Now we'll call your function to get the top names by PMI for each year. 

We'll focus on names among the 500 most common overall.

In [155]:
top1k = [name for name,count in total_counts.most_common(500)]

In [156]:
for year in range(1846,1866):
    pmi_year = get_PMI(year)
    pmi_year_filtered = {name:pmi for name,pmi in pmi_year.items() if name in top1k}
    top_names = sorted(pmi_year_filtered,key=pmi_year_filtered.get,reverse=True)[:5]
    print(year,'\t'.join(name.split('_')[0] for name in top_names))
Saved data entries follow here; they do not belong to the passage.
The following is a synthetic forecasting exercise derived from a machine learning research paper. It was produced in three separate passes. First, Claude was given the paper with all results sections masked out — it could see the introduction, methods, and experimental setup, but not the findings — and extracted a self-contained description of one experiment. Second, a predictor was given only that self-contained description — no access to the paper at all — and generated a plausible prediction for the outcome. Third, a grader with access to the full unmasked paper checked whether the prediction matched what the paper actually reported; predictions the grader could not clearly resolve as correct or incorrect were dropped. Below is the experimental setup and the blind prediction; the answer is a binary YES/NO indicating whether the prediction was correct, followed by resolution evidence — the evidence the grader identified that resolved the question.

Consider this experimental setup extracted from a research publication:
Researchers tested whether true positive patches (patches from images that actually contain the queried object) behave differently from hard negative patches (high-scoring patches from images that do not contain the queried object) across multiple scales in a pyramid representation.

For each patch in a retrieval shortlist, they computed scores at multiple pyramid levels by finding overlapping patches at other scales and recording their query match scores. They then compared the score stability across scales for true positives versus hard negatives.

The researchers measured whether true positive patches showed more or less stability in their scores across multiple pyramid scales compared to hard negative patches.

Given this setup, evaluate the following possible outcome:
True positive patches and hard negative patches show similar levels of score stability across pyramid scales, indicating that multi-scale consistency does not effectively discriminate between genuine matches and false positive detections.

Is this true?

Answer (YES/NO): NO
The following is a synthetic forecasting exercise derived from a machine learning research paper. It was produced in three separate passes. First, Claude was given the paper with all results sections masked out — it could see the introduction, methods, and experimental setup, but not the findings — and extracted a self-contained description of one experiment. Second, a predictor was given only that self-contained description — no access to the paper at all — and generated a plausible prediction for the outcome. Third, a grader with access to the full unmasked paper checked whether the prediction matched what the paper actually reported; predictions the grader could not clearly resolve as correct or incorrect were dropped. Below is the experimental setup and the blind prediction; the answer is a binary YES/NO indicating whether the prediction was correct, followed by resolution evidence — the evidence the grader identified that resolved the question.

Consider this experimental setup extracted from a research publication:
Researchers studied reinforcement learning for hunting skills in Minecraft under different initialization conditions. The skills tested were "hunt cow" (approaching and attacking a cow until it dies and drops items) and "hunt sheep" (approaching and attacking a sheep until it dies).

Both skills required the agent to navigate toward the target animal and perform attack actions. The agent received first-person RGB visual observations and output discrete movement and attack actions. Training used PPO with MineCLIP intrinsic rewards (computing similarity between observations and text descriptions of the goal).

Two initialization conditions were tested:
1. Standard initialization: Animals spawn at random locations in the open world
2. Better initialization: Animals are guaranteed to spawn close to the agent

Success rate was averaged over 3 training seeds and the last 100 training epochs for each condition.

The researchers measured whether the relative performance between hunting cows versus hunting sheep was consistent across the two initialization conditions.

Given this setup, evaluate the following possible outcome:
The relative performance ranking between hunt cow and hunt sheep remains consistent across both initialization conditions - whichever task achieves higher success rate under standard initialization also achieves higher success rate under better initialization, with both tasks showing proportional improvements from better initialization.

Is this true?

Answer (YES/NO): YES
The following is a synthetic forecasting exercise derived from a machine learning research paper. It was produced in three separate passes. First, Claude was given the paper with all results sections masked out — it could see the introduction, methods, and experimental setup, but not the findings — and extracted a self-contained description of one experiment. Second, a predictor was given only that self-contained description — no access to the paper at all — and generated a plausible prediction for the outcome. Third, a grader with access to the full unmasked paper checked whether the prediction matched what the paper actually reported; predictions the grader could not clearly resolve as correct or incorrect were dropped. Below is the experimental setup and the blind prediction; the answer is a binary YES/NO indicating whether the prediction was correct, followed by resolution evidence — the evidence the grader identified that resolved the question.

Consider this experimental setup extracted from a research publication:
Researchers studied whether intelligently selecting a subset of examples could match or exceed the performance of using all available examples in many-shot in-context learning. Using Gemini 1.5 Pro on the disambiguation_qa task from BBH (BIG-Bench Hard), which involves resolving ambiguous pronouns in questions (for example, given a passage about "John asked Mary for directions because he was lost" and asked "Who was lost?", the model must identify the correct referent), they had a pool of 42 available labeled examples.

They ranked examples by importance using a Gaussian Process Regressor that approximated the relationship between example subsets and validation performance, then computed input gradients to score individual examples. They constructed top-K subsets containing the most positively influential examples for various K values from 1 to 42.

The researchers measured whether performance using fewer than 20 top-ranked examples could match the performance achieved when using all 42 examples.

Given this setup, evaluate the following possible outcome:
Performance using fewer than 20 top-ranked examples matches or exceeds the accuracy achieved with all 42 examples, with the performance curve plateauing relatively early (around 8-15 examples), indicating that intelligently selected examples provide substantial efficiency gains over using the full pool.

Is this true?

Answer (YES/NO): NO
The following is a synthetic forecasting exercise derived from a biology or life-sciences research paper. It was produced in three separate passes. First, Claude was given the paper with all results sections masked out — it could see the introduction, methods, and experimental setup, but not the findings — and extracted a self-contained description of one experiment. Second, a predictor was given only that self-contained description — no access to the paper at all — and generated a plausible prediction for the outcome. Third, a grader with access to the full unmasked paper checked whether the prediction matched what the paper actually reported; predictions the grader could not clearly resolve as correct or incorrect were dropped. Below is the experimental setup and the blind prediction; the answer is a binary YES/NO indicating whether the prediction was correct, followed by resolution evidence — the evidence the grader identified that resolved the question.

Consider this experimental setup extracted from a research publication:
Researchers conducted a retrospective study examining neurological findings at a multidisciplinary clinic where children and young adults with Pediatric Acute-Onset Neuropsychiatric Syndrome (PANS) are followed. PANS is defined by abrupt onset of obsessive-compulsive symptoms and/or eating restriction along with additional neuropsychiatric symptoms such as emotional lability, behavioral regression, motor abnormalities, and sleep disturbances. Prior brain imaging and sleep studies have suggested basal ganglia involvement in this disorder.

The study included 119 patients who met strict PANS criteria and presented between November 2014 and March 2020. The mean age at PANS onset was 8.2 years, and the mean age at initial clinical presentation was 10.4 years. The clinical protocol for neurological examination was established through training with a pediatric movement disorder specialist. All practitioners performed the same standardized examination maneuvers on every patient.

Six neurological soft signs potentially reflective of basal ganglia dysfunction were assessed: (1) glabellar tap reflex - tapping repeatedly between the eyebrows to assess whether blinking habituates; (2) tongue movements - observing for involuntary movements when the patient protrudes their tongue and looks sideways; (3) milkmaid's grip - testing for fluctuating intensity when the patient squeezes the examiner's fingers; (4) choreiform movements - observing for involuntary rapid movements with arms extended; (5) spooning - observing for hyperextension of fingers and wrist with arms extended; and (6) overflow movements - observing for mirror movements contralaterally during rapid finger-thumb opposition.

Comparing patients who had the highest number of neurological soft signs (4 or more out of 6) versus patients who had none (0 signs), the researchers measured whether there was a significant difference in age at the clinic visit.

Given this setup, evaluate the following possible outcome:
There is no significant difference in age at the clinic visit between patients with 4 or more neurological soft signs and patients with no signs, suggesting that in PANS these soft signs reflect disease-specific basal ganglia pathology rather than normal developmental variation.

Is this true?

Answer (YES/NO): YES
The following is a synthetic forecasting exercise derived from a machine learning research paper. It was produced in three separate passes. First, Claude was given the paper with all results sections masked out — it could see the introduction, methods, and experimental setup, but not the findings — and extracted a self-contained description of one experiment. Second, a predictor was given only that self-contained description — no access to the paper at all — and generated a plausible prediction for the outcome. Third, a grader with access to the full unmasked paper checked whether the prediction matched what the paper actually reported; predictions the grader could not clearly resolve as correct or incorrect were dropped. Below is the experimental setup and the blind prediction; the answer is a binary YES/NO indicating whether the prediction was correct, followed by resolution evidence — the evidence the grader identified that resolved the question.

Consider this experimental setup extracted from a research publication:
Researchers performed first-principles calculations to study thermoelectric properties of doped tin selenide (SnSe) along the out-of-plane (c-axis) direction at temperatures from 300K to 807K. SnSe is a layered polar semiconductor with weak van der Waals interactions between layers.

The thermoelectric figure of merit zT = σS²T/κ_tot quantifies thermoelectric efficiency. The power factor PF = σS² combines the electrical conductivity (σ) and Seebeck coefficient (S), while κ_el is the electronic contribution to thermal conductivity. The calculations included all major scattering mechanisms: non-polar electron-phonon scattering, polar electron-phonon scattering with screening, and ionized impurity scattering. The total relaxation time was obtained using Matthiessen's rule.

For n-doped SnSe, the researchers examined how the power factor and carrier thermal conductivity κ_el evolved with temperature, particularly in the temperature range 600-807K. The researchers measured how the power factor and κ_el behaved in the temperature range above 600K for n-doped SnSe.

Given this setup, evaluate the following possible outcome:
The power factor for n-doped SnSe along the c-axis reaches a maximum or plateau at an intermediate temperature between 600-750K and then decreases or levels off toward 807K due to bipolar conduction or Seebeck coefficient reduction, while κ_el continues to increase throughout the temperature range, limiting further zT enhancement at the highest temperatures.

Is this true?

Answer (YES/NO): NO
1846 Alliance	Mexicans	Edmund Quincy	Glasgow	Briggs
1847 Campbell	Douglass	Stanton	Wright	Mexico
1848 Clarkson	Foote	Palfrey	Mexicans	Hale
1849 Mathew	Assembly	General Assembly	O'Connell	Bridgewater
1850 Pres	Webster	New Mexico	Cass	Bill
1851 Sims	Englishmen	Unitarians	Morris	Bristol
1852 Kossuth	SEC	Syracuse	Hungary	Hungarian
1853 MANN	Mann	Foss	Cabin	Tom
1854 Nebraska	Smith	Indiana	BOSTON	West Indies
1855 B.	American Union	Fugitive Slave Bill	Spanish	Committee of Arrangements
1856 Brooks	Lawrence	Bro	Kansas	Southerners
1857 Stephens	Tract Society	Melodeon	Executive Committee	Cheever
1858 S.A. Allen	Loring	Zylobalsamum	Hair Restorer	World 's Hair Restorer
1859 Oregon	John Brown	Charlestown	Brown	Harper
1860 Ford	Cheever	Sumner	United States Constitution	Newport
1861 Agent	Mayor	Tremont Temple	Morris	Seward
1862 Courier	McClellan	Richmond	Committee of Arrangements	SEC
1863 Hinna	D.D.	Sims	McClellan	Tremont Temple
1864 Conway	Lincoln	Administration	Lincoln	Butler
1865 Cox	Lee	S.C.	Johns

These are honestly not so great -- lots of typos and capitalization issues. 

There are also a lot of mentions of other newspapers, which might make sense, depending on when those newspapers ran, and whether Liberator frequently borrowed from them.

Future work on this data could play with smoothing, try TF-IDF instead of PMI, or work with the count of unique stories or issues in which each name appears, rather than the raw counts.